Common questions regarding E-3 Visa applications

I receive a number of questions from Australians regarding E-3 visa applications. Often these questions come from existing E-3 visa holders located in California and New York looking to renew their visas. The following are some of the more commonly asked questions regarding E-3 visas:

1. Can I still qualify for an E-3 visa if I do not possess a Bachelor’s degree?
In addition to other requirements, E-3 visa regulations require that the applicant possess a degree equivalent to a four-year U.S. Bachelor’s degree. As a general guideline, those that do not possess a Bachelor’s degree can substitute their professional experience for the educational requirement. As a guide, 3 years of experience can be counted towards 1 year of university-level study. Note that the work experience must be deemed professional experience.

2. Can I apply for a renewal of my E-3 visa from within Canada?
Applicants risk the chance of a visa being denied when applying for the E-3 outside of Australia. Generally, U.S. Consulates prefer that E-3 renewal applicants apply for their new visa from within Australia. I, therefore, advise applicants to return to Australia to complete this process. However, depending upon an applicant’s circumstances, it is sometimes permissible to apply for a new E-3 within Canada, as several U.S. Consulates there have made the renewal process more readily available to Australians. On occasion, Australians have had success renewing their E-3 at other U.S. Consulates abroad, including London and the Bahamas, for example. Although applicants have been successful in obtaining new visas at these Consular posts, renewing at these locations is not advised.

3. How can I change employers while on my current E-3 visa?
With few exceptions, the process to change employers on your E-3 visa involves the same process as your original E-3 application. This means that a new Labor Condition Application (LCA) will first need to be completed, filed and certified by the U.S. Department of Labor before you attend the U.S. Consulate. Applicants must again attend a visa interview at a Consulate to obtain the new E-3 visa stamp. It is also critical that no more than 10 days passes between ceasing work with the current (first) employer, and commencing the new position. 

4. I would like to work in the United States but do not yet have a job offer. Can I apply for an E-3 to look for employment in the U.S.?
Applicants must have first received a job offer from a U.S. employer in order to apply for the E-3 visa. The U.S. employer will also be responsible for preparing the LCA which, once certified by the Department of Labor, must be presented at the U.S. Consulate as part of the visa application.
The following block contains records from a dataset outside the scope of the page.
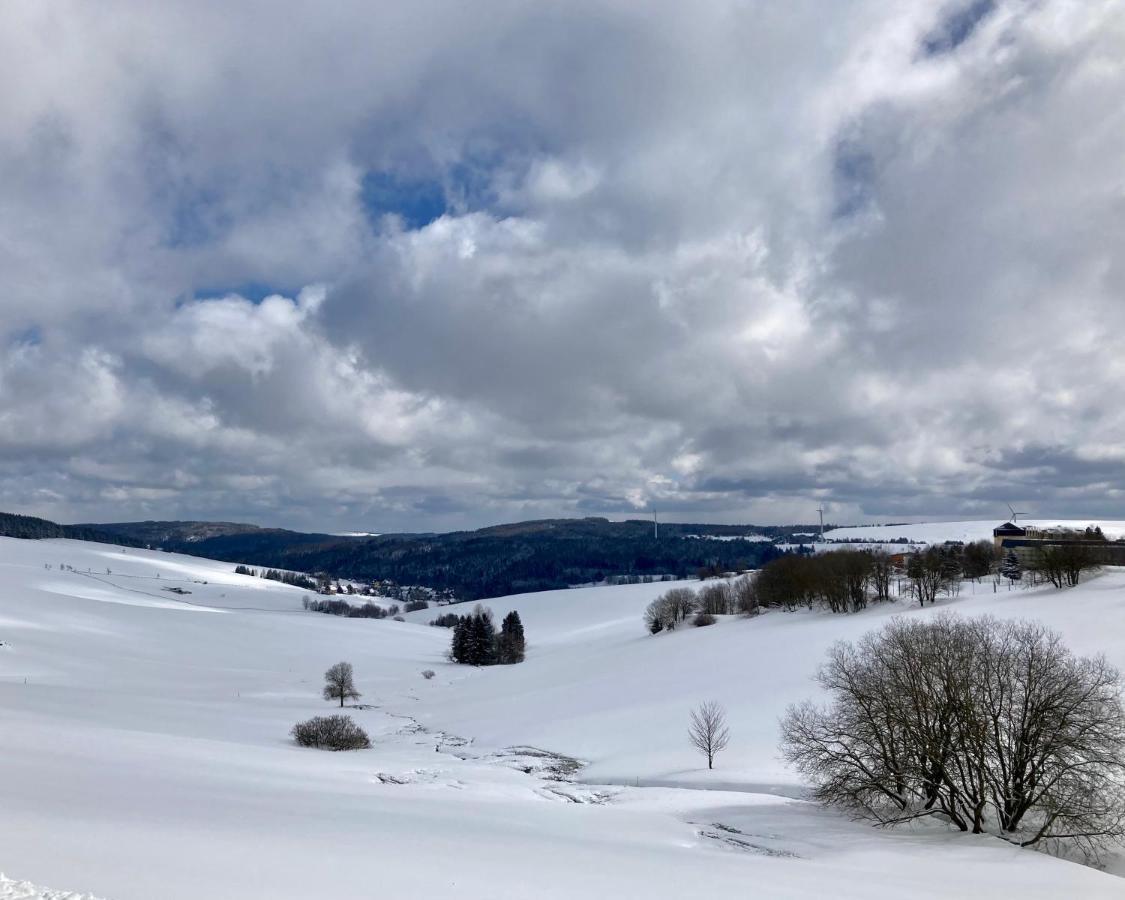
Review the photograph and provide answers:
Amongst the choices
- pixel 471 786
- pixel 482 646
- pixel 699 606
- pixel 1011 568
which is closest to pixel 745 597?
pixel 699 606

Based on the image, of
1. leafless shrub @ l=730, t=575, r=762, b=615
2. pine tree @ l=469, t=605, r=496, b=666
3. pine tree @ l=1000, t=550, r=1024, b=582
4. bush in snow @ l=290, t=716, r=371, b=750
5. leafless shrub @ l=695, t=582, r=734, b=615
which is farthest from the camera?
leafless shrub @ l=695, t=582, r=734, b=615

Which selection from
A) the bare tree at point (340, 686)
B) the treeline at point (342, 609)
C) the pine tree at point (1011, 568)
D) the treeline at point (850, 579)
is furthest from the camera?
the treeline at point (342, 609)

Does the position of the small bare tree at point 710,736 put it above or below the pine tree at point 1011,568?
below

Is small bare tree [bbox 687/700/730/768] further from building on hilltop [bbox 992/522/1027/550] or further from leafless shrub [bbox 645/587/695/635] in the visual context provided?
building on hilltop [bbox 992/522/1027/550]

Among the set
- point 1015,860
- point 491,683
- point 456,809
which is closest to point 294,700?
point 491,683

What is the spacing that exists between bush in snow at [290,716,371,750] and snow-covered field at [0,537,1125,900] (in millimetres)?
1356

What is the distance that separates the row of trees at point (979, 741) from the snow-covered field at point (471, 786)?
5.36 ft

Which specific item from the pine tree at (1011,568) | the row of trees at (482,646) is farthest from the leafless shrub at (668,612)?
the pine tree at (1011,568)

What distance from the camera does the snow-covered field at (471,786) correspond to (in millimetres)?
11711

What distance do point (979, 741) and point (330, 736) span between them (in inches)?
1317

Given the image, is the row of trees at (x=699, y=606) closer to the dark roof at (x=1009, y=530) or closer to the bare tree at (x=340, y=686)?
Result: the bare tree at (x=340, y=686)

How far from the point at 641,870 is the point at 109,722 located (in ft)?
114

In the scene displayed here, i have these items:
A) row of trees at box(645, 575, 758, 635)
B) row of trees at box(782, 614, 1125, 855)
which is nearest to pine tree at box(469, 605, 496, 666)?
row of trees at box(645, 575, 758, 635)

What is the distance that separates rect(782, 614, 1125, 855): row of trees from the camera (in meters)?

5. How do I know if the U.S. position I'm offered would be considered a Specialty Occupation?
U.S. immigration regulations define a Specialty Occupation as a position that requires a theoretical and practical application of a body of specialized knowledge, as well as the attainment of a Bachelor’s degree or higher (or equivalent) in the specific specialty. The U.S. employer must actually require a Bachelor’s degree as a part of the position requirements. As noted above, 3 years of professional experience may be substituted for 1 year of study at a Bachelor degree level. Therefore, as a guide, 12 years of professional experience may be substituted for the four-year Bachelor degree requirement.  The U.S. Consulate will ultimately determine whether the requirements for the E-3 visa have been met.

6. What are the obligation on my U.S. employer?
The U.S. employer will be required to prepare and file the LCA with the Department of Labor for certification. The certified LCA should be included with the application and presented at the U.S. consulate when applying for the visa. The LCA includes attestations regarding the hiring company, the new position type and title, details regarding the wages to be paid to the new employee, and that the employee will be paid the prevailing wage for the role. The U.S. employer will also be required to maintain a Public Access File (PAF) for every E-3 position after each LCA has been filed. In addition to other requirements, the PAF is required to contain several publicly available documents which outline the details of each E-3 position, as well as the process involved for determining the prevailing wage.

7. I am an Australian trades-person with a number of trade qualifications and considerable industry experience. Can I qualify for an E-3 visa?
Trade positions are generally not appropriate to qualify for the E-3 visa. The E-3 position in the U.S. must require a Bachelor's degree as part of the role. Most trade-like positions in the U.S. won't require an applicant to possess a degree, and therefore they cannot qualify for the E-3.